◆ **SET TASK 1**
Echo the 401(k) plan description word for word, everything from "The Plan was" down to "of 1974 (ERISA).".

Notes to Financial Statements

Note 1 — Description of the Plan

The following brief description of The Quaker 401(k) Plan for Hourly Employees (the Plan) provides only general information. Participants should refer to the Plan document for a more complete description of the Plan’s provisions.

General

The Plan was adopted by The Quaker Oats Company, which became a wholly-owned subsidiary of PepsiCo, Inc. (the Company) in 2001. The Plan provides a program under which eligible employees may accumulate funds on a pretax basis for long-term retirement savings. Designated hourly employees of the Company are eligible to participate in the Plan on their first day of service. The Plan is a defined contribution plan with a cash or deferred arrangement and is intended to satisfy the qualification requirements under Sections 401(a) and 401(k) of the Internal Revenue Code of 1986, as amended. In addition, the Plan is subject to the provisions of the Employee Retirement Income Security Act of 1974 (ERISA).

The Plan has an employee stock ownership plan (the ESOP) component within its PepsiCo Common Stock Fund. This fund is intended to qualify as a stock bonus plan under Internal Revenue Code Section 401(a) and an employee stock ownership plan under Internal Revenue Code Section 4975(e)(7) and ERISA Section 407(d)(6). Both the ESOP and the profit-sharing portions of the Plan are intended to constitute a single plan under Treasury Regulation Section 1.414(l)-l(b)(1).

◆ **ENTRIES SHOWN**

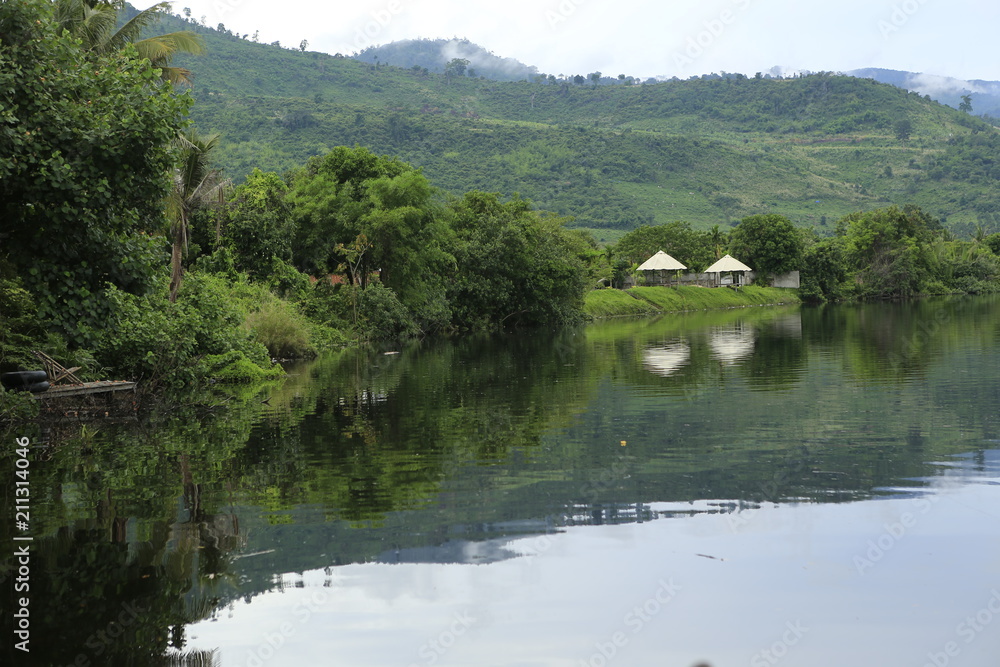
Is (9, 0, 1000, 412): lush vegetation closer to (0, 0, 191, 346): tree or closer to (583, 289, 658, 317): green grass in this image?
→ (0, 0, 191, 346): tree

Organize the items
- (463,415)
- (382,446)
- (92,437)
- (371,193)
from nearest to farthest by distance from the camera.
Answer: (382,446) < (92,437) < (463,415) < (371,193)

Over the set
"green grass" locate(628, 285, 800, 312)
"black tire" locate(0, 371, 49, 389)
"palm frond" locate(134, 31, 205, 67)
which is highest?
"palm frond" locate(134, 31, 205, 67)

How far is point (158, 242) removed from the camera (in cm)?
1770

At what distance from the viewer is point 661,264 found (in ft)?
320

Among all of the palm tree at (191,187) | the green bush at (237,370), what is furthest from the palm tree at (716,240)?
the green bush at (237,370)

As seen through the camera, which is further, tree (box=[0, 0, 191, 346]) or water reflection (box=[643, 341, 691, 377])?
water reflection (box=[643, 341, 691, 377])

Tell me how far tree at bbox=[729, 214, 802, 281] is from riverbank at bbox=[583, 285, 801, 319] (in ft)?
8.41

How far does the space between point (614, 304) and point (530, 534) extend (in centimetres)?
7764

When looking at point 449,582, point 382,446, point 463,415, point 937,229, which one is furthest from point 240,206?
point 937,229

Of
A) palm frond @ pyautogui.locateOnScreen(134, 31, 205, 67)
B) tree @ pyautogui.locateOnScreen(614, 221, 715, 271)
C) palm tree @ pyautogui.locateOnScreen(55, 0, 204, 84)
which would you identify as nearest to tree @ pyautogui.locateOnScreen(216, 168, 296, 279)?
palm tree @ pyautogui.locateOnScreen(55, 0, 204, 84)

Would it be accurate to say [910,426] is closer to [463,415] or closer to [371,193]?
[463,415]

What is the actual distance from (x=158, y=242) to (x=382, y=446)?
17.6ft

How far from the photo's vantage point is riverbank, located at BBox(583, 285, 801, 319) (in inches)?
3410

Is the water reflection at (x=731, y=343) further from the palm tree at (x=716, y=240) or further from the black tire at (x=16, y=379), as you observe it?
the palm tree at (x=716, y=240)
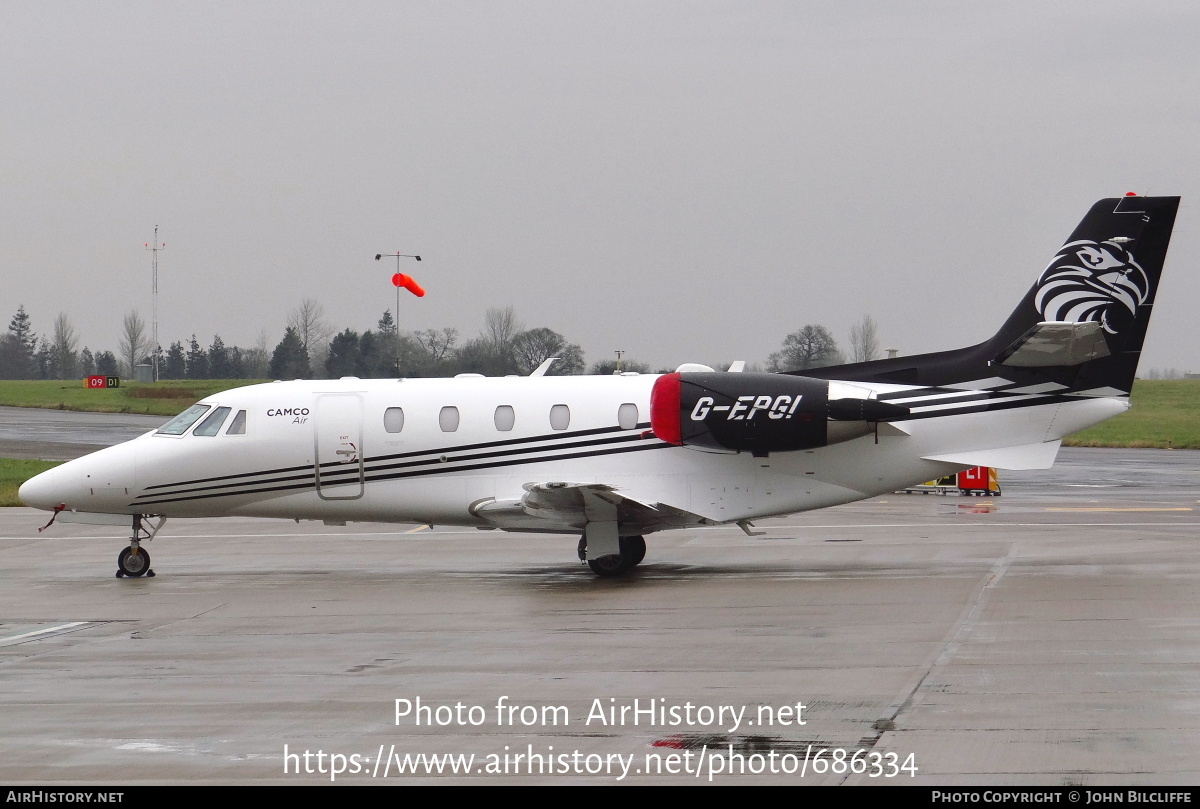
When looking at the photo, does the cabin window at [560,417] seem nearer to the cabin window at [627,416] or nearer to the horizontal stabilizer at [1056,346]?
the cabin window at [627,416]

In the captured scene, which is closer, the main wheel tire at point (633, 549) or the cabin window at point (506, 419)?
the cabin window at point (506, 419)

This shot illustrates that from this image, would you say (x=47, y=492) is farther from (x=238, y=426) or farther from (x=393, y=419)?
(x=393, y=419)

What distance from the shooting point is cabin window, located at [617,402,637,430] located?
18.1 metres

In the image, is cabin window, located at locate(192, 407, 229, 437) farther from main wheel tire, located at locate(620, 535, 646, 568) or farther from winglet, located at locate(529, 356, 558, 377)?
main wheel tire, located at locate(620, 535, 646, 568)

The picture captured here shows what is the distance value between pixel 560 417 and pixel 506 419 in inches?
31.0

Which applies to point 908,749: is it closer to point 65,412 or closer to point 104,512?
point 104,512

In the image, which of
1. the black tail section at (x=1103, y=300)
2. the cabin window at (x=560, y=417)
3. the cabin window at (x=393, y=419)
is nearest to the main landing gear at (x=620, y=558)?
the cabin window at (x=560, y=417)

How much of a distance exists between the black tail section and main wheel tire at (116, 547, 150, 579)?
459 inches

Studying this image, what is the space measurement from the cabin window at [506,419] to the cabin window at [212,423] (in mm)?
4232

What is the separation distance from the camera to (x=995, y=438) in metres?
17.8

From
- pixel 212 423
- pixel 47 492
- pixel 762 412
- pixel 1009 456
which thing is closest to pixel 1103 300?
pixel 1009 456

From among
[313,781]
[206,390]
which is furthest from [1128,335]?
[206,390]

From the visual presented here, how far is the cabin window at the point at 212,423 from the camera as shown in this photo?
63.0 feet

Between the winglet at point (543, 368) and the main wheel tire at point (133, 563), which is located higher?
the winglet at point (543, 368)
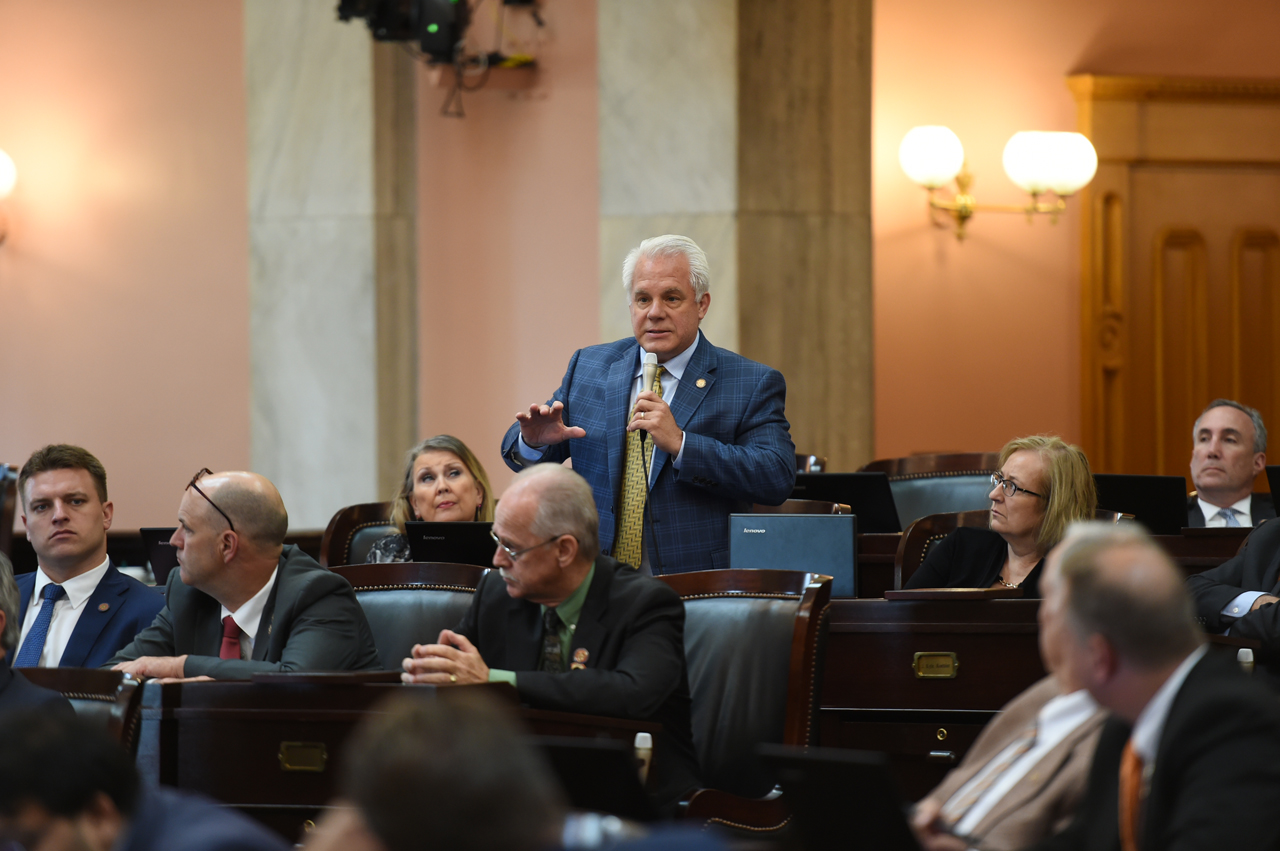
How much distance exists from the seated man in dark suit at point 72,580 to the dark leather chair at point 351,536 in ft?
3.15

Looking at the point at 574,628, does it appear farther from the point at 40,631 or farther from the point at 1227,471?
the point at 1227,471

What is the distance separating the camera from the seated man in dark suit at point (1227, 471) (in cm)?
525

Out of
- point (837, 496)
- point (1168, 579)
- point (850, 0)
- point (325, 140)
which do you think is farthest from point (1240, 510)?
point (325, 140)

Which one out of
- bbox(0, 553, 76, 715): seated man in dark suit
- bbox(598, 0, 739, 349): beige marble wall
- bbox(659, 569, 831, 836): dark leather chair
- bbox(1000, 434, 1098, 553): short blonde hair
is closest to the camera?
bbox(0, 553, 76, 715): seated man in dark suit

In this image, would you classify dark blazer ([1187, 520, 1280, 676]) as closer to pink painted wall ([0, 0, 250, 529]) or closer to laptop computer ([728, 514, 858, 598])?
laptop computer ([728, 514, 858, 598])

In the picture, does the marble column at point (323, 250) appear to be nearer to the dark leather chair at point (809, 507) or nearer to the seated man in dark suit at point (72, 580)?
the seated man in dark suit at point (72, 580)

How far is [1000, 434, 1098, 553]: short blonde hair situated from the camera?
3.91 m

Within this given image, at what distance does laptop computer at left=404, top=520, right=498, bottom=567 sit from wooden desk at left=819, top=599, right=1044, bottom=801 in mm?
1032

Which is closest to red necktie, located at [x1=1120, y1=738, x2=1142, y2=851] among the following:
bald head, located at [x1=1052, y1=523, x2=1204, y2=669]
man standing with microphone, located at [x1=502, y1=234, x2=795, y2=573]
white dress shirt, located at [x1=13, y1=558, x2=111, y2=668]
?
bald head, located at [x1=1052, y1=523, x2=1204, y2=669]

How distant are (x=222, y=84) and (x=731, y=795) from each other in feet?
17.1

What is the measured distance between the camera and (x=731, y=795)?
2912 millimetres

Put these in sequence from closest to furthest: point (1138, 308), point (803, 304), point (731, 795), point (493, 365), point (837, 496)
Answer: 1. point (731, 795)
2. point (837, 496)
3. point (803, 304)
4. point (493, 365)
5. point (1138, 308)

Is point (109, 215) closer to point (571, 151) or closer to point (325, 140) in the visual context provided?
point (325, 140)

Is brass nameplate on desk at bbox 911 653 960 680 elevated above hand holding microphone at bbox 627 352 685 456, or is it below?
below
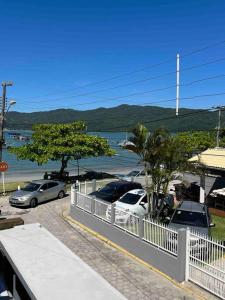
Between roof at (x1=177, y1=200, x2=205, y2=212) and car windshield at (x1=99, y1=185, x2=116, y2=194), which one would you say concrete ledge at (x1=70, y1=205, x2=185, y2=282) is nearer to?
roof at (x1=177, y1=200, x2=205, y2=212)

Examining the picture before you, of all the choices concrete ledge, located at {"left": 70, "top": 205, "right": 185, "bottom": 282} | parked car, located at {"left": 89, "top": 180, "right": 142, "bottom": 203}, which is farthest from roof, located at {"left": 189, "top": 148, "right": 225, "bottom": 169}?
concrete ledge, located at {"left": 70, "top": 205, "right": 185, "bottom": 282}

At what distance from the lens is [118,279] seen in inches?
484

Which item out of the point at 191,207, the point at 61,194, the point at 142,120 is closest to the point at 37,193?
the point at 61,194

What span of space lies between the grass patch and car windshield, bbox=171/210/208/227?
160cm

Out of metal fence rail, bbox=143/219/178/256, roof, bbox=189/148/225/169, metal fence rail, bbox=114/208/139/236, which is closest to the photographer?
metal fence rail, bbox=143/219/178/256

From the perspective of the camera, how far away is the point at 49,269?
7320 mm

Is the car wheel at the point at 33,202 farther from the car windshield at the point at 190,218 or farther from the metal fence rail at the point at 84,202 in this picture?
the car windshield at the point at 190,218

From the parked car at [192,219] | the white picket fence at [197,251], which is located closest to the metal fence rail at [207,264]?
the white picket fence at [197,251]

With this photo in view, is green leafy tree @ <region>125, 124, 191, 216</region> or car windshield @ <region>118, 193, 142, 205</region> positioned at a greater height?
green leafy tree @ <region>125, 124, 191, 216</region>

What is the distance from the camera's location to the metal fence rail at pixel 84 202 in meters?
18.6

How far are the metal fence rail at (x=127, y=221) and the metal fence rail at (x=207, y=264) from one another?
3.14 meters

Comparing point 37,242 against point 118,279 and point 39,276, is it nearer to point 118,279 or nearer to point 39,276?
point 39,276

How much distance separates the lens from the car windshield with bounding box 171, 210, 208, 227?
50.1 feet

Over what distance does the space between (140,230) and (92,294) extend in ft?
26.2
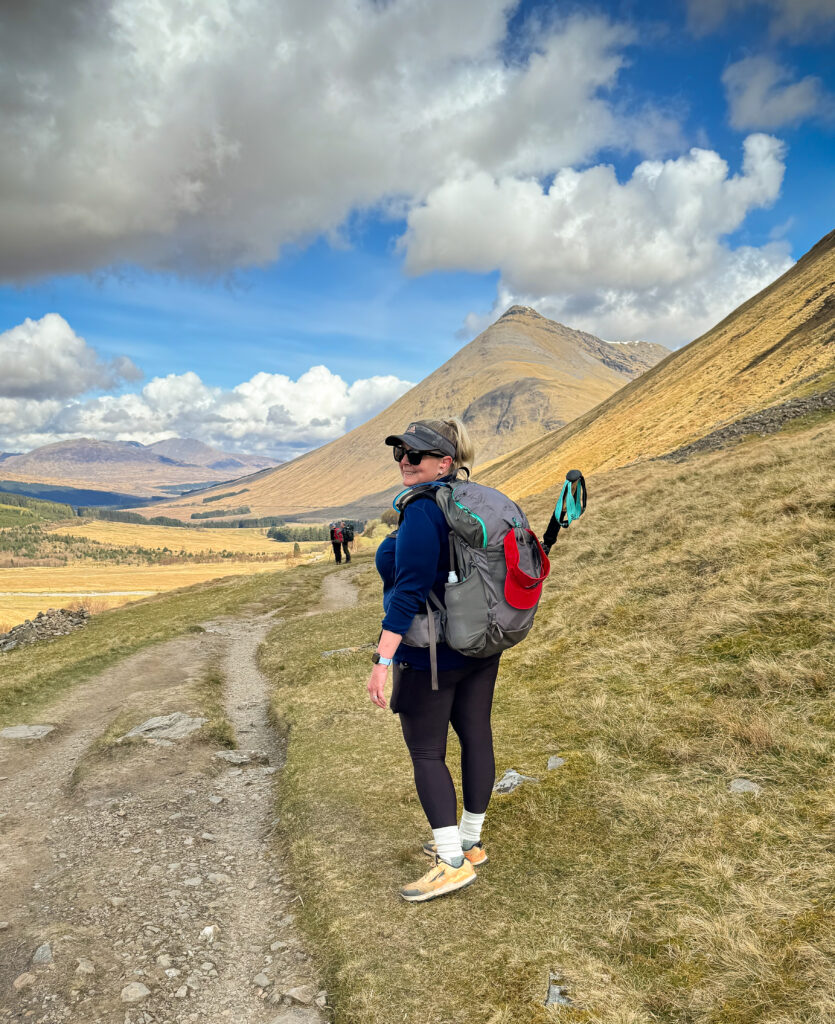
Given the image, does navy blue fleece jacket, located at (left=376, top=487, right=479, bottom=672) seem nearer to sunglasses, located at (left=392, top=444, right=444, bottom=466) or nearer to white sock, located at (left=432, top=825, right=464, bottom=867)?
sunglasses, located at (left=392, top=444, right=444, bottom=466)

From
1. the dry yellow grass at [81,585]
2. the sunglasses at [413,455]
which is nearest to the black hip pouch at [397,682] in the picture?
the sunglasses at [413,455]

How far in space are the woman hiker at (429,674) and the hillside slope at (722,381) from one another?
4628 centimetres

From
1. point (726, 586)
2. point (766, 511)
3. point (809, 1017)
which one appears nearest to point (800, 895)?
point (809, 1017)

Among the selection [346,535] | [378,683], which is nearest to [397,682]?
[378,683]

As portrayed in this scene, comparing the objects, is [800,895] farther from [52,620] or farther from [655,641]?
[52,620]

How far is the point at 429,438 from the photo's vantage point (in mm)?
4969

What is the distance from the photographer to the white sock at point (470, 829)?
5.43 meters

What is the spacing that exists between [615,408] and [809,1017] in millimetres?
120453

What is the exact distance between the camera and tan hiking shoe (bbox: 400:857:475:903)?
5137 mm

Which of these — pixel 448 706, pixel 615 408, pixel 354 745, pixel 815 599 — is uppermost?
pixel 615 408

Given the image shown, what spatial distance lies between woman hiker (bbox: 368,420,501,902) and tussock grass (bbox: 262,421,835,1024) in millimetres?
705

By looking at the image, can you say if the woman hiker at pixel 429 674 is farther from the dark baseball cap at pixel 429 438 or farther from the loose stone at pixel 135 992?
the loose stone at pixel 135 992

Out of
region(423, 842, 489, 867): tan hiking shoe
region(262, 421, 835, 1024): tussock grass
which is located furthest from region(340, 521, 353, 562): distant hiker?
region(423, 842, 489, 867): tan hiking shoe

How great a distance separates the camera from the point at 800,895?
4.29 m
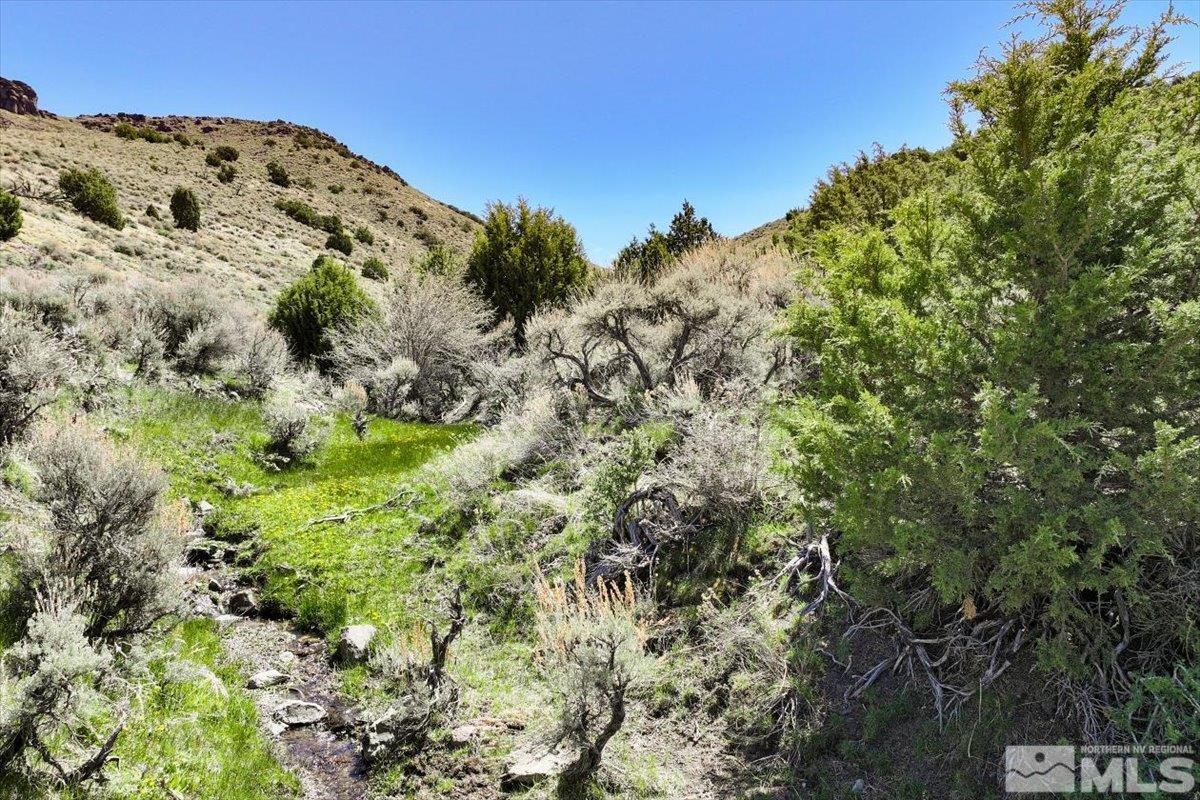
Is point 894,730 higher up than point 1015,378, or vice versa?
point 1015,378

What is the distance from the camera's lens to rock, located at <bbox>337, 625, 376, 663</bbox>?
5391 millimetres

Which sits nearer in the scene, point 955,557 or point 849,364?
point 955,557

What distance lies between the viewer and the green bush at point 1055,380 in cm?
271

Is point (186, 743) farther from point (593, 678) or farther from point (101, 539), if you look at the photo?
point (593, 678)

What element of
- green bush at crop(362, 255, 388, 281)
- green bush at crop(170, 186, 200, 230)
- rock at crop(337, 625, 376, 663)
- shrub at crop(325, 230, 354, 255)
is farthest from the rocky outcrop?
rock at crop(337, 625, 376, 663)

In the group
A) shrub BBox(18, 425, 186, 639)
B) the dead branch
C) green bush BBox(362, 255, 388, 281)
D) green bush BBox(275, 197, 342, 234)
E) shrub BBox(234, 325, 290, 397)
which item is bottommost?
the dead branch

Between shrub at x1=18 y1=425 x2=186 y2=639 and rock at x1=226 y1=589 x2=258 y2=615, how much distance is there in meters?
1.74

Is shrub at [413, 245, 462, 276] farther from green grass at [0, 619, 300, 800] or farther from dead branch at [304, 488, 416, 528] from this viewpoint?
green grass at [0, 619, 300, 800]

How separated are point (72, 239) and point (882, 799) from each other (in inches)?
1319

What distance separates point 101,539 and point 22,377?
15.6 ft

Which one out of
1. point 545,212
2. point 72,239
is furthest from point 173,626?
point 72,239

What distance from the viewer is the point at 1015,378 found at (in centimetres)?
305

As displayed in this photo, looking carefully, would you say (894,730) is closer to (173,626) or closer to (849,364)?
(849,364)

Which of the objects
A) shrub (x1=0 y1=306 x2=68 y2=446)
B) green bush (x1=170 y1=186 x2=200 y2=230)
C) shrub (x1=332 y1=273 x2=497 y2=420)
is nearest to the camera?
shrub (x1=0 y1=306 x2=68 y2=446)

◆ **SET TASK 2**
Duplicate the lines of the listing without changes, everything from the line containing "With this photo" down to the line containing "3.14 meters", with both of those lines included.

◆ **FULL ANSWER 1**
The Plan was adopted by The Quaker Oats Company, which became a wholly-owned subsidiary of PepsiCo, Inc. (the Company) in 2001. The Plan provides a program under which eligible employees may accumulate funds on a pretax basis for long-term retirement savings. Designated hourly employees of the Company are eligible to participate in the Plan on their first day of service. The Plan is a defined contribution plan with a cash or deferred arrangement and is intended to satisfy the qualification requirements under Sections 401(a) and 401(k) of the Internal Revenue Code of 1986, as amended. In addition, the Plan is subject to the provisions of the Employee Retirement Income Security Act of 1974 (ERISA).

◆ **FULL ANSWER 2**
With this photo in view, is green leafy tree @ <region>125, 124, 191, 216</region> or car windshield @ <region>118, 193, 142, 205</region> positioned at a greater height?
green leafy tree @ <region>125, 124, 191, 216</region>

What is the distance from the camera's location to the metal fence rail at pixel 84 202 in meters?
18.6

How far are the metal fence rail at (x=127, y=221) and the metal fence rail at (x=207, y=264) from one another?
3.14 meters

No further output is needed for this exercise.